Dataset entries
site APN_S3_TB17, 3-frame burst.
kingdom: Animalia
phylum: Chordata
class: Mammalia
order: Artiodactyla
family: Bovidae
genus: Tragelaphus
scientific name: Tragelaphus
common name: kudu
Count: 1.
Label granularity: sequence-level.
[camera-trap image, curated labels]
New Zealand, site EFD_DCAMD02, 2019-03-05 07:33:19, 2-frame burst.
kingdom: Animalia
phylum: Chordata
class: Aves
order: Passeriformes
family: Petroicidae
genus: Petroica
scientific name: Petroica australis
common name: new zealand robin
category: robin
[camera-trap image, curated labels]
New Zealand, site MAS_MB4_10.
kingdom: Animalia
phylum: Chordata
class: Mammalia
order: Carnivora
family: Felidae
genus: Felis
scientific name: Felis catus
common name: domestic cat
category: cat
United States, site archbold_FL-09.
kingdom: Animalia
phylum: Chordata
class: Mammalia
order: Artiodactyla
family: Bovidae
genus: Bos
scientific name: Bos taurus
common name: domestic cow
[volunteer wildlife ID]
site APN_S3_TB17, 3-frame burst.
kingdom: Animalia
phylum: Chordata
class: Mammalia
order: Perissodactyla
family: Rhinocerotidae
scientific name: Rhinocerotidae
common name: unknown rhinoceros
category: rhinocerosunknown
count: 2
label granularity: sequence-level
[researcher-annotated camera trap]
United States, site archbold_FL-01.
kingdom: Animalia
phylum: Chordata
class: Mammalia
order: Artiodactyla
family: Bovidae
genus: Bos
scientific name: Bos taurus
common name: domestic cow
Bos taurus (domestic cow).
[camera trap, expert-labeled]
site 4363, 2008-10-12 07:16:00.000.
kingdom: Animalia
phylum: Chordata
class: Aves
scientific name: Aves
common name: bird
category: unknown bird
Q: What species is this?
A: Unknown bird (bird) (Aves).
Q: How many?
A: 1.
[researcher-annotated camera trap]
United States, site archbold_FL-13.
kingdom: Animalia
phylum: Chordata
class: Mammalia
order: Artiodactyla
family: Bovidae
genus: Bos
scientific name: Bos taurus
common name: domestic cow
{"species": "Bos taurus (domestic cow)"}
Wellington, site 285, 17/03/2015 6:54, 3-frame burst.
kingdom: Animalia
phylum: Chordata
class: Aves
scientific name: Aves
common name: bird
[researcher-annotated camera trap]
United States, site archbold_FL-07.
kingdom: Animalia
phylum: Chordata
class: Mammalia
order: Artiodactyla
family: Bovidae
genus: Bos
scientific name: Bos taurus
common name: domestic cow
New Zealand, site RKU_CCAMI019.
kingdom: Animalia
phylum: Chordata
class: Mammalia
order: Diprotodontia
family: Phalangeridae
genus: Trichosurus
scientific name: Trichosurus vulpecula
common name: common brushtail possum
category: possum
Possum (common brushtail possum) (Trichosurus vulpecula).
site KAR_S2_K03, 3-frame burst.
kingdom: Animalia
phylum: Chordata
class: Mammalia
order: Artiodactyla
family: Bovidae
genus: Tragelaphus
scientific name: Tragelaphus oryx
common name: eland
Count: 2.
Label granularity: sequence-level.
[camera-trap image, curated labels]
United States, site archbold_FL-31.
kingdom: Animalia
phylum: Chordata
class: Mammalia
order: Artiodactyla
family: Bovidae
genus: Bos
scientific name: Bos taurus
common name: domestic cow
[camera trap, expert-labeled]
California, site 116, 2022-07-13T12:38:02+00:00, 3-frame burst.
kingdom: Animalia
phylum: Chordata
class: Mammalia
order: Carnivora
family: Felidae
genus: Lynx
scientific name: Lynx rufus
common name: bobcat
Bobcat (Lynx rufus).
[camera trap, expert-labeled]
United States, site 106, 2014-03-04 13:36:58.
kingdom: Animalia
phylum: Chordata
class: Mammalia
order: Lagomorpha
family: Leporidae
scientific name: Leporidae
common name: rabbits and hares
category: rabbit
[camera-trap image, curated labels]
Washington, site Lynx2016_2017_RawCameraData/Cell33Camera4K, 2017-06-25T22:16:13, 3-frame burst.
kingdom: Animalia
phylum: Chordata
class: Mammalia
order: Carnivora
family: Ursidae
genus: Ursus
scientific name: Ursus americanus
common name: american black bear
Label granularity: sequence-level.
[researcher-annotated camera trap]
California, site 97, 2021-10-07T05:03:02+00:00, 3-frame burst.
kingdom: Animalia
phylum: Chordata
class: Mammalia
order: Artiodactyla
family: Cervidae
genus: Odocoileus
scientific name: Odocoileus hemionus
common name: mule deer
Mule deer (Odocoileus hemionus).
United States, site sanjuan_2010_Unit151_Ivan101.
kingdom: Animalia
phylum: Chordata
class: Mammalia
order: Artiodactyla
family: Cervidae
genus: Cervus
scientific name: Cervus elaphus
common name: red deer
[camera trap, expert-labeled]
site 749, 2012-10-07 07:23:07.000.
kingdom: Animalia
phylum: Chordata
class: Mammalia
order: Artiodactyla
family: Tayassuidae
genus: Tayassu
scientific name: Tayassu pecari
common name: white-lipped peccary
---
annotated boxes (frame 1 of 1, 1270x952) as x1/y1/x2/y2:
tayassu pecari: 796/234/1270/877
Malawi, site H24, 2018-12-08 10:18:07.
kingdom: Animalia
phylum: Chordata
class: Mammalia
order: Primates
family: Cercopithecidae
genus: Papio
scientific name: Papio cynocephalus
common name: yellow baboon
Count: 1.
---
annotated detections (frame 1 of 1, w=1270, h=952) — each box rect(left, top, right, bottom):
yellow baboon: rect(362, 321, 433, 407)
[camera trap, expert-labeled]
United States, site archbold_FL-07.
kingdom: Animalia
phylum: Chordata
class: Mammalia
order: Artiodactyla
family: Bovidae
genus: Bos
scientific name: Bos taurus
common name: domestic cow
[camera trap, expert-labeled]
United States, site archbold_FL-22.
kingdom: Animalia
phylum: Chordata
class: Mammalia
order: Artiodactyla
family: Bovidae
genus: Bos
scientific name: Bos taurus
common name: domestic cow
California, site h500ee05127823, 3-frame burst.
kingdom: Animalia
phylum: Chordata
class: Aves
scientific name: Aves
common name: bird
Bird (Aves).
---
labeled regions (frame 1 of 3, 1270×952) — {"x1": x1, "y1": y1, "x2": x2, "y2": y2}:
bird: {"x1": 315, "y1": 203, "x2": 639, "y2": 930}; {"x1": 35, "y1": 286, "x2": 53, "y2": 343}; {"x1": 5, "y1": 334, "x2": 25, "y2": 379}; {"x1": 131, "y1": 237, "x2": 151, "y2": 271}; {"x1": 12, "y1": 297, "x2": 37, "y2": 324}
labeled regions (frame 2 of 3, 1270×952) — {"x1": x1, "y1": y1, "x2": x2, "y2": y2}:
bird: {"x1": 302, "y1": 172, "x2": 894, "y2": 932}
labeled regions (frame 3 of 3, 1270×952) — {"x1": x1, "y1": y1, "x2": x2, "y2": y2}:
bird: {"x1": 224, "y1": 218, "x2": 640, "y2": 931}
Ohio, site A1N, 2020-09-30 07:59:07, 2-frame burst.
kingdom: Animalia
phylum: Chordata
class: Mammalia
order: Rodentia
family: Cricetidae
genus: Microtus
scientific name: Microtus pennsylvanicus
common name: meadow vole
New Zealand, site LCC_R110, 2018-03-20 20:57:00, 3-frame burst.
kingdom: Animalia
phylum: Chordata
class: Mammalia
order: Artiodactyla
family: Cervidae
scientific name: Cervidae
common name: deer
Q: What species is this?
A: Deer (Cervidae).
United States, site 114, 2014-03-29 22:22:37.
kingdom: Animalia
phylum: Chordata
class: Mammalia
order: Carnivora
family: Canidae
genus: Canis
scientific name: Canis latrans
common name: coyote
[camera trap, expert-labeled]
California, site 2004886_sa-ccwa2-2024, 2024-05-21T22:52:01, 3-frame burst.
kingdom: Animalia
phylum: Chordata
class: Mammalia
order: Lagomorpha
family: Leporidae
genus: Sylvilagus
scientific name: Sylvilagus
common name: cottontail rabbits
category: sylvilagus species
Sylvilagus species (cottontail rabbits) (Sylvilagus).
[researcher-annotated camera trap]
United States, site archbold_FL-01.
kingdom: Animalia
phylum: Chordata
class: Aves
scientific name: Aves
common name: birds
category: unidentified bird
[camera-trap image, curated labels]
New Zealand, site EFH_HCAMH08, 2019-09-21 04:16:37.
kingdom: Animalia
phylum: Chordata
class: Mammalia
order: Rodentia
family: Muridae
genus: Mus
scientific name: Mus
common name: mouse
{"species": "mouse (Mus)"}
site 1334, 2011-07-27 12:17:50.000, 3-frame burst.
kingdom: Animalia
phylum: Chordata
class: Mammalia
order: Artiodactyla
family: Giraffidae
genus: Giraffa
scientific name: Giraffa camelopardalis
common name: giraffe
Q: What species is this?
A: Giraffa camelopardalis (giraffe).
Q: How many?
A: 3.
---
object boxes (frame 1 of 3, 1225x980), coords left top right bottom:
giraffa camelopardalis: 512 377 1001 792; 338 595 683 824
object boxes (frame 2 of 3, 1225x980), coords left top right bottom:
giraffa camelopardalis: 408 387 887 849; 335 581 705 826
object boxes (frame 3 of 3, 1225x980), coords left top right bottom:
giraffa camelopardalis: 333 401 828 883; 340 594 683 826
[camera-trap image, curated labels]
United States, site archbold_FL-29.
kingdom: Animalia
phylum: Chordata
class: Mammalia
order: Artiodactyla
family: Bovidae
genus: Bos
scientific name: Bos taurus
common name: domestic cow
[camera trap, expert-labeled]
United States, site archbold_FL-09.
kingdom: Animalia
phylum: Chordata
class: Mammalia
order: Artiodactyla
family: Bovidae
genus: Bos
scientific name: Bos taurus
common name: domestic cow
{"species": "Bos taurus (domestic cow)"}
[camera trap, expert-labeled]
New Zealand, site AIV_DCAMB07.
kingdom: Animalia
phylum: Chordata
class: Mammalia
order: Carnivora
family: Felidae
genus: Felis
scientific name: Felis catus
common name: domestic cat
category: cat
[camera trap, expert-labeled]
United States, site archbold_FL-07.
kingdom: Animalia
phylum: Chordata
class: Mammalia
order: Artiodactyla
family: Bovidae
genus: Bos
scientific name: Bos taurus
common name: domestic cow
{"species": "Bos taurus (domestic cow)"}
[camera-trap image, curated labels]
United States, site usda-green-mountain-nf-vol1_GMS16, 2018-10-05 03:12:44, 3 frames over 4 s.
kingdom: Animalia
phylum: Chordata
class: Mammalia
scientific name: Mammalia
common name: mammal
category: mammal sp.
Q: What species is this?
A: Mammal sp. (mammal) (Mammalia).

_Aim of the exercise_
Going through the records above line by line, count those that hold the word "California", and answer with the number only.

_Task response_
4